To find: The acceleration of the block A ?
Solution:
- Now we have given that coefficient of friction between the blocks is 0.5, while kinetic friction is 0.4.
f(s) ≤ μN
- Now Normal force will be:
N = mg = 7 x 10 = 70 N
f(s) ≤ μ(s) x 70
f(s) ≤ 0.5 x 70
f(s) ≤ 35 N
- So the force applied is greater than static friction so the body is in motion, then there is kinetic friction.
f(k) = μ(k) x 70
f(k) = 0.4 x 70
f(k) = 28 N
- Now on 35 kg block, only kinetic friction force will be applied.
f(1) = f(k) = 28 N
- So acceleration of mass 35 kg will be:
a = f(1) / 35 = 28 / 35
a = 0.8 m/s^2
Answer:
So the acceleration of the block A is 0.8 m/s^2.
Answer:
Given: Block A of mass 35 kg is resting on a friction less floor. Another block B of mass 7 kg is resting on it .

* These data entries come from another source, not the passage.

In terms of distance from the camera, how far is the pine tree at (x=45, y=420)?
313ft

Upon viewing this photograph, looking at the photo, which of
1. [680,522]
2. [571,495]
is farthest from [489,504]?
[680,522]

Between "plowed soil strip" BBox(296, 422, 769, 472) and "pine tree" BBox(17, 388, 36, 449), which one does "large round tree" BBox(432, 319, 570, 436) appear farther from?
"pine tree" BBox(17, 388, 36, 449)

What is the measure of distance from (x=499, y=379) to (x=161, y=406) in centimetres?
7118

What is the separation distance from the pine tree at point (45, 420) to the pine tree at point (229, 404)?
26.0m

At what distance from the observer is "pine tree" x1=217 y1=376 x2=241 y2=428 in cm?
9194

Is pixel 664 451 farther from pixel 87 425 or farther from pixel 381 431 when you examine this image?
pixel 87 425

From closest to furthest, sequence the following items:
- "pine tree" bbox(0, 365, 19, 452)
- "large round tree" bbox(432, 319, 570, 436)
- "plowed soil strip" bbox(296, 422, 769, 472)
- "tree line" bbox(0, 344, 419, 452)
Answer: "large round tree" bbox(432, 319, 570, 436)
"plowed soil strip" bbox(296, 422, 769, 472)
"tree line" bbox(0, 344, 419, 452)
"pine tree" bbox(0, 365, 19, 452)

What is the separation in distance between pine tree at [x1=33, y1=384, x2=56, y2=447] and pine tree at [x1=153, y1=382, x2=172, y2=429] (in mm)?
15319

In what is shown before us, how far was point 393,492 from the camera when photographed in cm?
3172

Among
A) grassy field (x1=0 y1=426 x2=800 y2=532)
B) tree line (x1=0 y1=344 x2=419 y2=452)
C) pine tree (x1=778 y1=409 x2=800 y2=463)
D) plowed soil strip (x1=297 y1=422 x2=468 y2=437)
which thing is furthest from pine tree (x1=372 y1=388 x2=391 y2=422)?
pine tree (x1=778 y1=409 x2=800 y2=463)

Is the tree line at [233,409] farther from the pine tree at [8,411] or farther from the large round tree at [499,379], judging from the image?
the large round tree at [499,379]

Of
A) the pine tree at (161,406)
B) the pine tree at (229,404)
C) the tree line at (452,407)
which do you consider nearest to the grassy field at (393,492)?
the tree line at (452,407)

To find: The acceleration of the block A ?
Solution:
Now we have given that coefficient of friction between the blocks is 0.5, while kinetic friction is 0.4.
f(s) ≤ μN
Now Normal force will be:
N = mg = 7 x 10 = 70 N
f(s) ≤ μ(s) x 70
f(s) ≤ 0.5 x 70
f(s) ≤ 35 N
So the force applied is greater than static friction so the body is in motion, then there is kinetic friction.
f(k) = μ(k) x 70
f(k) = 0.4 x 70
f(k) = 28 N
Now on 35 kg block, only kinetic friction force will be applied.
f(1) = f(k) = 28 N
So acceleration of mass 35 kg will be:
a = f(1) / 35 = 28 / 35
a = 0.8 m/s^2
Answer:
So the acceleration of the block A is 0.8 m/s^2.